Stored entries
__________

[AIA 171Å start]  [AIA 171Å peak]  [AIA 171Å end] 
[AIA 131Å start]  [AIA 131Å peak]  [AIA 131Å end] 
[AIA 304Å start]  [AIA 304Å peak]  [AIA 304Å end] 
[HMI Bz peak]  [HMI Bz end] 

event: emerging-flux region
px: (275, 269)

__________

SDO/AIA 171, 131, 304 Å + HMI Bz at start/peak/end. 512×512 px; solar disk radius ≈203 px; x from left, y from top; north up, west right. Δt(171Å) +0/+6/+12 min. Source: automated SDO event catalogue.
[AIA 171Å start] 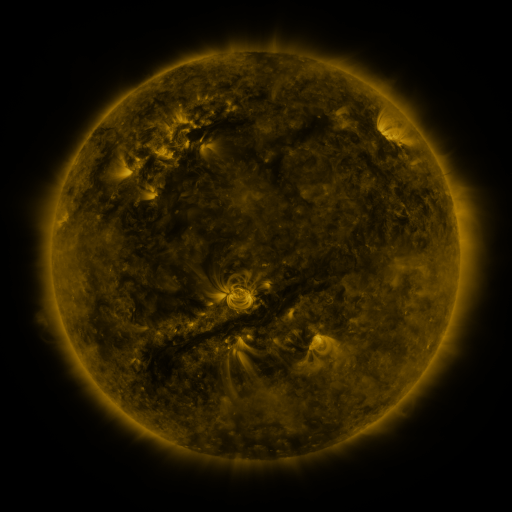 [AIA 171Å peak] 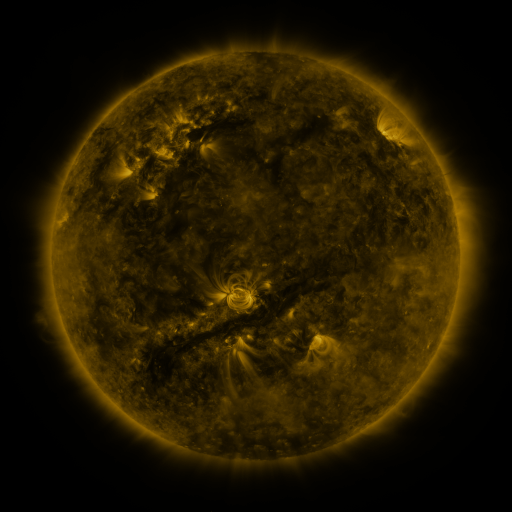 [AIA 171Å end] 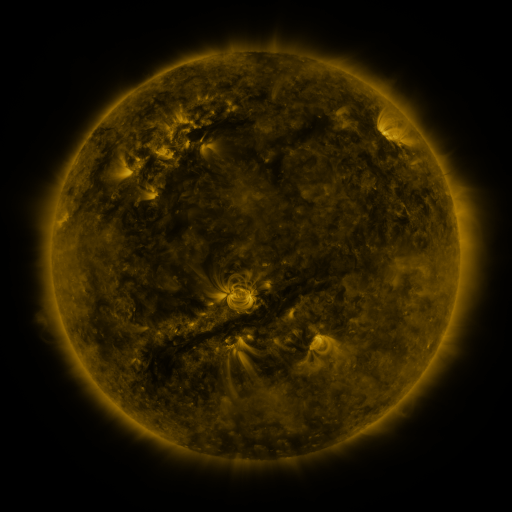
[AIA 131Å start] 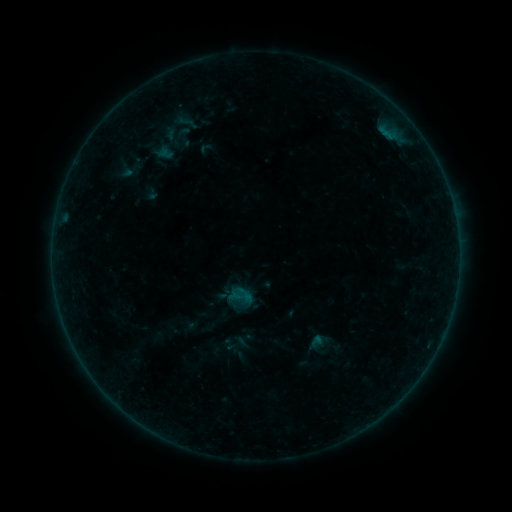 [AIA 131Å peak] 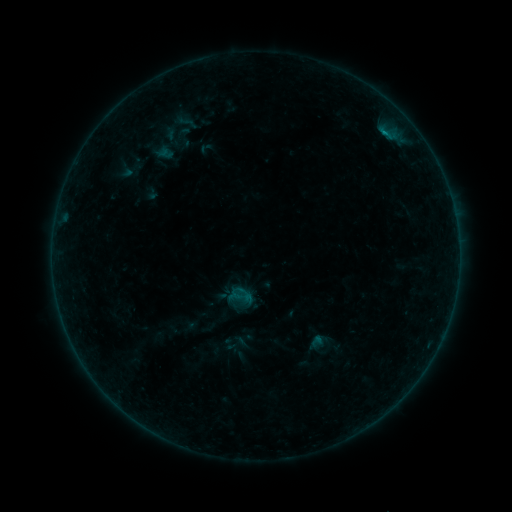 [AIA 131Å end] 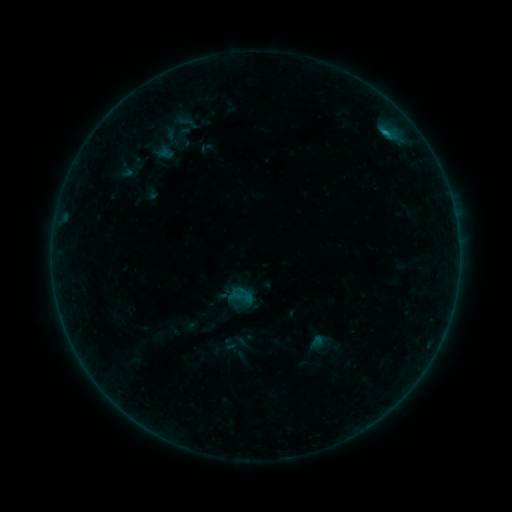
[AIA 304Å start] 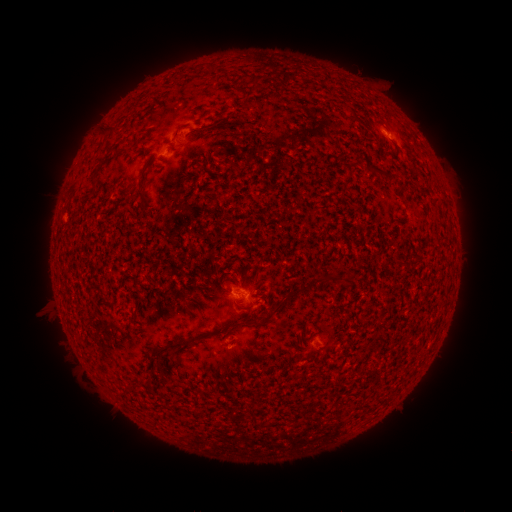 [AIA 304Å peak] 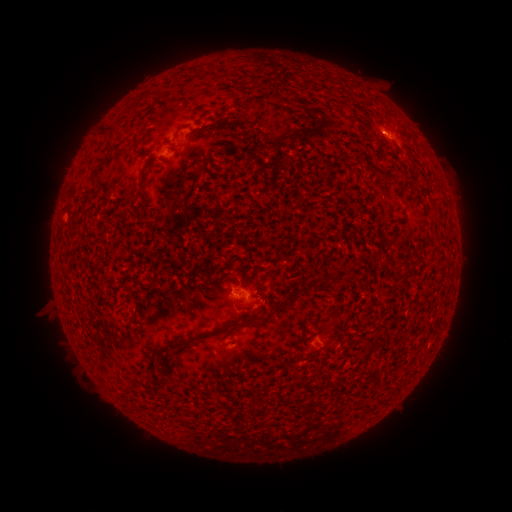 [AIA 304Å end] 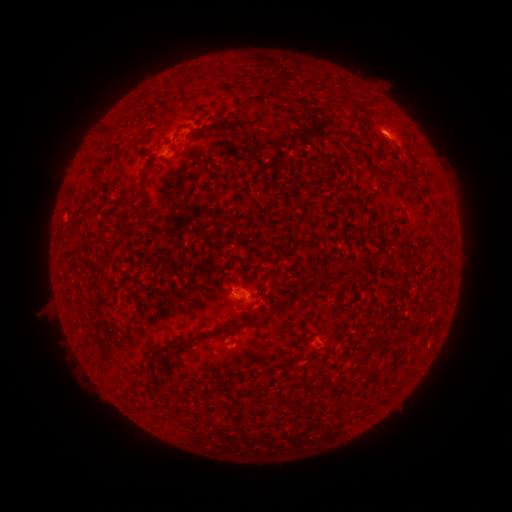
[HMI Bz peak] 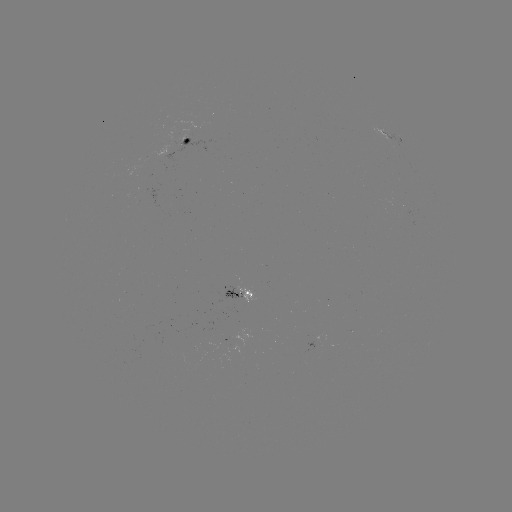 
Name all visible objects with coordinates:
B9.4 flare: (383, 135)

__________

**Task to carry out:**
Which lines of the records above contain the word "event"? Report each one in full.

**Exercise solution:**
event: emerging-flux region
SDO/AIA 171, 131, 304 Å + HMI Bz at start/peak/end. 512×512 px; solar disk radius ≈203 px; x from left, y from top; north up, west right. Δt(171Å) +0/+6/+12 min. Source: automated SDO event catalogue.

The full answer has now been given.